Destaco que o custo apresentado é “pouco” dinheiro se comparado ao R$ 1.6 bilhão “torrado” na reconstrução do Maracanã para a Copa da Alemanha 7x 1 Brasil — questão de prioridade de autoridades que vivem numa outra realidade, diferente da turma que fica do lado de cá da mesa, bebendo água proveniente do tratamento de esgoto.
No entanto, além do saneamento dos municípios (Seropédica, Queimados, Japeri e Nova Iguaçu), deveria estar claro que precisamos, obrigatoriamente, tomar algumas ações emergenciais que protejam o ponto de captação da estação do Guandu do aporte de esgoto e de suas nefastas consequências para a saúde de nove milhões de moradores. Afinal, a estação de tratamento do Guandu é uma estação de tratamento de água e não de esgoto, consequentemente, com limitações técnicas inerentes ao seu objetivo de criação!
Para quem duvida da emergência da situação, que leia as conclusões de recentíssimo estudo da Fiocruz, onde a referida instituição reafirma a gravidade da situação em matéria do site OECO intitulada: “Fiocruz atesta presença de cianobactérias potencialmente tóxicas no Guandu“.
A ação emergencial, seja ela qual for, ao gosto desse ou daquele especialista de plantão, com o objetivo de melhorar as condições do ponto de captação, não exclui, de forma alguma, as mais do que necessárias medidas de médio a longo prazo visando resgatar a bacia hidrográfica local de seu destino de latrina.
Lembro-me bem de outros casos em que a hipotética, utópica busca do ideal, das exigências legais sem fim, conduziu ao agravamento da situação ambiental que, até hoje, só faz piorar. Querem exemplos?
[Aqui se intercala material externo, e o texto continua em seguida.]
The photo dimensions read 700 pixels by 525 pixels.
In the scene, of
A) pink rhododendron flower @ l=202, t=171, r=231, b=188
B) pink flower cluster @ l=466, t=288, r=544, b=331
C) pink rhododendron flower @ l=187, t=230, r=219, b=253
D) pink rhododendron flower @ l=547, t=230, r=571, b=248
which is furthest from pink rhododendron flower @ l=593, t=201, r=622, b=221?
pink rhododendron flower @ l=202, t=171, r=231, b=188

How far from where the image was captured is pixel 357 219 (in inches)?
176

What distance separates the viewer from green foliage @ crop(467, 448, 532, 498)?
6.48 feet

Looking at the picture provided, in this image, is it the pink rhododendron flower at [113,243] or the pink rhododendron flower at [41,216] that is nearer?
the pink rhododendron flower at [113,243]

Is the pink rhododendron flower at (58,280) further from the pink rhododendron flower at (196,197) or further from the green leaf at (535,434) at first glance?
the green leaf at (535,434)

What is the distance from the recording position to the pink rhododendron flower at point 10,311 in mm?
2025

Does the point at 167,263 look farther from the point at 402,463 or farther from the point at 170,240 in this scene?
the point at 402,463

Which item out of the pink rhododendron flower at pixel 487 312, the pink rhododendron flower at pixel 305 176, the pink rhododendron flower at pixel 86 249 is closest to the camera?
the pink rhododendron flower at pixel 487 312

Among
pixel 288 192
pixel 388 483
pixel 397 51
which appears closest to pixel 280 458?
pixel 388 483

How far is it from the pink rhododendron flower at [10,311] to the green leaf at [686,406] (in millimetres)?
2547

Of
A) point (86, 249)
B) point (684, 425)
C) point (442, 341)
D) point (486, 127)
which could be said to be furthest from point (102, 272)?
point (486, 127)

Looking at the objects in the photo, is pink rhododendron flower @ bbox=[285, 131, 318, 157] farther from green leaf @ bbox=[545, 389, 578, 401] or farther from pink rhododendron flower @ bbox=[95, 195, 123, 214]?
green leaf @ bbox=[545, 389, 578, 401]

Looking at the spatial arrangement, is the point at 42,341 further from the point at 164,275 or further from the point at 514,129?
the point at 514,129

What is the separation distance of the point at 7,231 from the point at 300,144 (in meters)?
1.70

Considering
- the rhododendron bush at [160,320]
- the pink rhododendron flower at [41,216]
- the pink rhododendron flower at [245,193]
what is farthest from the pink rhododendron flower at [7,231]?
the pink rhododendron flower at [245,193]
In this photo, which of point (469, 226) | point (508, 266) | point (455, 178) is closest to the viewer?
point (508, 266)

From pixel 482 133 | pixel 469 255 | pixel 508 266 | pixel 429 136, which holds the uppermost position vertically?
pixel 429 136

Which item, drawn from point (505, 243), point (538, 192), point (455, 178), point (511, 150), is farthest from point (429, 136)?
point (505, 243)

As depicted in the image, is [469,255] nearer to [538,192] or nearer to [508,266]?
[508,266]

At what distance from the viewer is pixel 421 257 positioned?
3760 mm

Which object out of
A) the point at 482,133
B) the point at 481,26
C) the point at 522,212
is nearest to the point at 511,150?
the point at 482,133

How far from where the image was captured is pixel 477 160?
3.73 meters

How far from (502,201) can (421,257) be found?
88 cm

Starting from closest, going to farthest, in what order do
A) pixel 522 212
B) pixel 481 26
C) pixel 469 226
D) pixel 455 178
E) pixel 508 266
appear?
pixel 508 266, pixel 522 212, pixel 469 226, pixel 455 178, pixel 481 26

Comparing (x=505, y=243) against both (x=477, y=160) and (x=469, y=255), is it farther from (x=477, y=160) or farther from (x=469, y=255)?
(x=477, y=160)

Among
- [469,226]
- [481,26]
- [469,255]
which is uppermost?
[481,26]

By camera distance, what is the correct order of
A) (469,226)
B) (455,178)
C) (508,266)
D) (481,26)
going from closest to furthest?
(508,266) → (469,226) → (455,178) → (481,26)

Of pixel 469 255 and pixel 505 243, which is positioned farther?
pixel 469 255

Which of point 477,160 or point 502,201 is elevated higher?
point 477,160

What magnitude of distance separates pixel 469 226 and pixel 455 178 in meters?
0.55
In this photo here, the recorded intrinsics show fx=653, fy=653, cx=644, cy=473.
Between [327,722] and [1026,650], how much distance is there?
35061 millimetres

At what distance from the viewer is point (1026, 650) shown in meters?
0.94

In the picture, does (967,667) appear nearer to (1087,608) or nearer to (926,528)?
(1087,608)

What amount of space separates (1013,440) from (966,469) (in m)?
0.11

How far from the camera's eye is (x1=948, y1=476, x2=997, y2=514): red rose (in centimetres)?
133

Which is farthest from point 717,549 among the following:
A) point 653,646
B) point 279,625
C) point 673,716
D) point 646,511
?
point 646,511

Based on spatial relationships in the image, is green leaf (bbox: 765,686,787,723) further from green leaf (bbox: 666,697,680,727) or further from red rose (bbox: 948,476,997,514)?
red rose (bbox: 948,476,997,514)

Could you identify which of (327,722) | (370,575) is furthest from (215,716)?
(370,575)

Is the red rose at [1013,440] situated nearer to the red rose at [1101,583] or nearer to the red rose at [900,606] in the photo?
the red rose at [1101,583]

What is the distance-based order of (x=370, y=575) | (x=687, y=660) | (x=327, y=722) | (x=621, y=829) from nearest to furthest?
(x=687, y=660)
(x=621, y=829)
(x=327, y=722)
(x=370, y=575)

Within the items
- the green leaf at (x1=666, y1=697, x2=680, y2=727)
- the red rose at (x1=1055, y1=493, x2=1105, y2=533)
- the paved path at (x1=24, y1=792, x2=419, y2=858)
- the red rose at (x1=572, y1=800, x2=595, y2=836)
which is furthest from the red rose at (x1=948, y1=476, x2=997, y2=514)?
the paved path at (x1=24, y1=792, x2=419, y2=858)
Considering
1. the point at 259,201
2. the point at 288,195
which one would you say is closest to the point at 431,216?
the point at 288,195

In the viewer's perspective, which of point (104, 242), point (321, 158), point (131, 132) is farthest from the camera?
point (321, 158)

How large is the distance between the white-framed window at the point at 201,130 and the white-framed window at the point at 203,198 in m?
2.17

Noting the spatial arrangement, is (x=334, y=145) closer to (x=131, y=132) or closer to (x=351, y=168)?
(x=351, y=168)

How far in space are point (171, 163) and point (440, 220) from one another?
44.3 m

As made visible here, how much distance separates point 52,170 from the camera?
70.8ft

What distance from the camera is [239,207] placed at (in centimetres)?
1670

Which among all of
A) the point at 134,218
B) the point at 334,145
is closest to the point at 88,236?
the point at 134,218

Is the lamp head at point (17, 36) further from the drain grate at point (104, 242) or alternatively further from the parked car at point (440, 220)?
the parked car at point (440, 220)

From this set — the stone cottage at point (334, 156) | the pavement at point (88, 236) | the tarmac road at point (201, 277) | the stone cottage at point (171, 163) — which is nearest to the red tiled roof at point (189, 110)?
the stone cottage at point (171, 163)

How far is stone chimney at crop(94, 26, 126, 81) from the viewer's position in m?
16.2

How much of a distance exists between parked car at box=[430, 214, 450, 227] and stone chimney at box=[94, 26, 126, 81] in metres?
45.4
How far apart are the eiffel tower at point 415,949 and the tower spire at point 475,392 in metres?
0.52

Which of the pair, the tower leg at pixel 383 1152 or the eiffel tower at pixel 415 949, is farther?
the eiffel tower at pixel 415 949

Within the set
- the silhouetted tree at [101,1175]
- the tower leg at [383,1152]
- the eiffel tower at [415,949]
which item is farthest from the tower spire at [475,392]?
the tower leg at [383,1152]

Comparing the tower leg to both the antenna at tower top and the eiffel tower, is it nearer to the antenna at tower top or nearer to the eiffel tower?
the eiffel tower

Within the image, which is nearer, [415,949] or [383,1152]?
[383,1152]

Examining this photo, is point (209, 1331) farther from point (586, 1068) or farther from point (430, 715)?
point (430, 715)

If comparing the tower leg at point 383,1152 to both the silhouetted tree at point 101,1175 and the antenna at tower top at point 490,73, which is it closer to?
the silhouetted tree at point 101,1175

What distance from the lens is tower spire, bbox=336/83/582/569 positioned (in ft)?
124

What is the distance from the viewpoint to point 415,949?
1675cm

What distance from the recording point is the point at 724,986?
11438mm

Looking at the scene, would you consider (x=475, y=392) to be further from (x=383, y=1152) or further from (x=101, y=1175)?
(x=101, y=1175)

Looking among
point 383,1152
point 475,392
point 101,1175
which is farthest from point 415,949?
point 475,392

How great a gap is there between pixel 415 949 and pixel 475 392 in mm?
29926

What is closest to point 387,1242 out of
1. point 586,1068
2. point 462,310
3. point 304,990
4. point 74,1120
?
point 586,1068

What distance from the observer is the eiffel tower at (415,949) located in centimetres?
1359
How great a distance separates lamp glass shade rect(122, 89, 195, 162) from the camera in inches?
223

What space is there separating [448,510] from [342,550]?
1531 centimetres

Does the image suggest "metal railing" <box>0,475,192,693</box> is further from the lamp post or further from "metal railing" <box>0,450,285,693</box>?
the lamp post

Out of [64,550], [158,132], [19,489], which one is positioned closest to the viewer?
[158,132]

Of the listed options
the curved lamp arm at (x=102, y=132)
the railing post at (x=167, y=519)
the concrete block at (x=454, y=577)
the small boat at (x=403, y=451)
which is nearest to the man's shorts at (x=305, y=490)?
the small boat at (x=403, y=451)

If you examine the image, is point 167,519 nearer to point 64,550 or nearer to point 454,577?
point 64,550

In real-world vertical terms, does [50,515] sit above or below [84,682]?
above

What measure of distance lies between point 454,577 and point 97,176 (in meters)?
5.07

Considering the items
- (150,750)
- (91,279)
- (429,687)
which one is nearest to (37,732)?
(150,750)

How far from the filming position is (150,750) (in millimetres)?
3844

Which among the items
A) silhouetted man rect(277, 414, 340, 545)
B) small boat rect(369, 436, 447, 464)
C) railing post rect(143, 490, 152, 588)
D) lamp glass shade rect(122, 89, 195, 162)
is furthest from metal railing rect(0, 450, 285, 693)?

Pois bem, o primeiro remonta aos anos 80 do século passado e diz respeito ao saneamento da Baixada de Jacarepaguá, que se arrasta desde aquela década, sem previsão de execução completa em pleno século XXI.
A segunda diz respeito à recuperação das lagoas de Jacarepaguá, que constituía o legado olímpico de 2012, que ficou no papel, como de praxe, por inúmeras exigências que, na prática, não trouxeram qualquer melhoria prática para o quadro ambiental caótico e terminal das lagoas.
Diante desse contexto amplamente conhecido publicamente, e mais do que desfavorável para o ambiente e a saúde pública de nove milhões de habitantes da Região Metropolitana do Rio, sugiro aos representantes do Ministério Público do estado do Rio de Janeiro que pensem bem no que irão questionar sobre a proposta da transposição dos três valões de esgoto que a estatal CEDAE pretende teoricamente fazer para melhorar as condições das águas na estação do Guandu.
Reitero que venho denunciando a situação de contaminação do Guandu desde 1999, sem que algo de prático tenha sido feito efetivamente por quem quer que seja, evidenciando, no meu ponto de vista, uma omissão sistêmica diante do denunciado.
Na minha opinião, o que deveria já ter acontecido é a celebração de um termo de ajuste de conduta entre o MPE e a CEDAE, levando em conta ações emergenciais, visando proteger, melhorar as condições das águas no ponto de captação da estação do Guandu, bem como medidas estruturantes de médio e longo prazo, visando resgatar a importância de toda a bacia hidrográfica local.
Caso não prevaleça um mínimo de bom senso e realismo diante do monstro que estamos alimentando há décadas, não tenho dúvidas de que seremos engolidos por ele. Enquanto isso, continuo comprando água mineral!